Pour Orphée, vous avez choisi la version Berlioz. On sait qu’il y a quatre versions importantes différentes.
C’est la version Berlioz qui me paraît la mieux adaptée à des maisons comme la nôtre. Il ne faut pas oublier que la scène de la Place Neuve est une scène qui est faite pour le Grand opéra. Je pense que la version de Berlioz, cette instrumentation, c’est la plus adéquate pour le dispositif de la salle genevoise. Cela c’est une des raisons. La deuxième, c’est naturellement que j’ai voulu travailler avec Mats Ek. Mats Ek, c’est quelqu’un avec qui j’ai des rapports artistiques de longue date. Mats Ek, je l’ai toujours eu comme chorégraphe, il venait travailler dans mon théâtre en Allemagne, mais ce n’est pas seulement un chorégraphe. J’ai vu pas mal de mises en scène qu’il a faites pour le théâtre de prose. C’est un homme de théâtre, dont les talents, dont le style ne se fixent pas à un genre. Quand il commençait son premier projet de mise en scène d’opéra, quand il a préparé la production à Stockolm d’Orphée et Eurydice, j’étais très curieux de voir ça. Et quand j’ai vu le résultat, j’ai été vraiment très impressionné, et je suis allé tout de suite le trouver et lui ai dit : je veux absolument que tu fasses un projet dans mon nouveau théâtre. On a discuté. Lui voulait absolument refaire, retravailler sa version d’Orphée et Eurydice parce qu’il y avait quelques éléments qu’il voulait changer. Pour moi c’est un projet qui pouvait réunir le travail artistique d’une troupe de ballet et d’un chœur. Et si je regarde la structure de notre maison, ici je n’ai pas de troupe de solistes, les deux seuls instruments collectifs sont le ballet et le chœur. De pouvoir les réunir dans un projet majeur de la saison, cela me paraissait très important, aussi sur le plan artistique et dramaturgique. C’est donc une nouvelle production sur un projet déjà existant.

CONSIGNE -
Répondez brièvement à ces questions sur le passage consacré à Orphée :
(a) Combien de versions importantes différentes d'Orphée existe-t-il, selon la phrase d'ouverture ?
(b) Pour quel genre la scène de la Place Neuve est-elle faite ?
(c) Quels sont les deux seuls instruments collectifs de la maison ?
Les données qui suivent n'ont aucun rôle dans cet exercice.

DONNÉES FOURNIES -
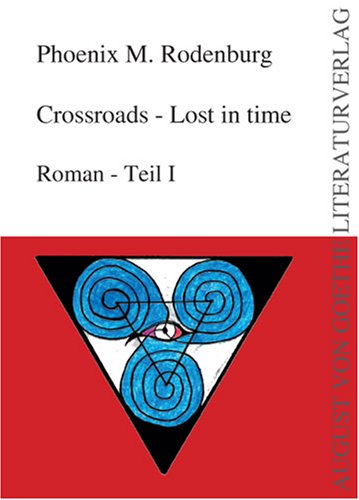 Crossroads - Lost in Time: Roman Teil I Contemporary literature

RÉPONSE ATTENDUE -
(a) Quatre.
(b) Pour le Grand opéra.
(c) Le ballet et le chœur.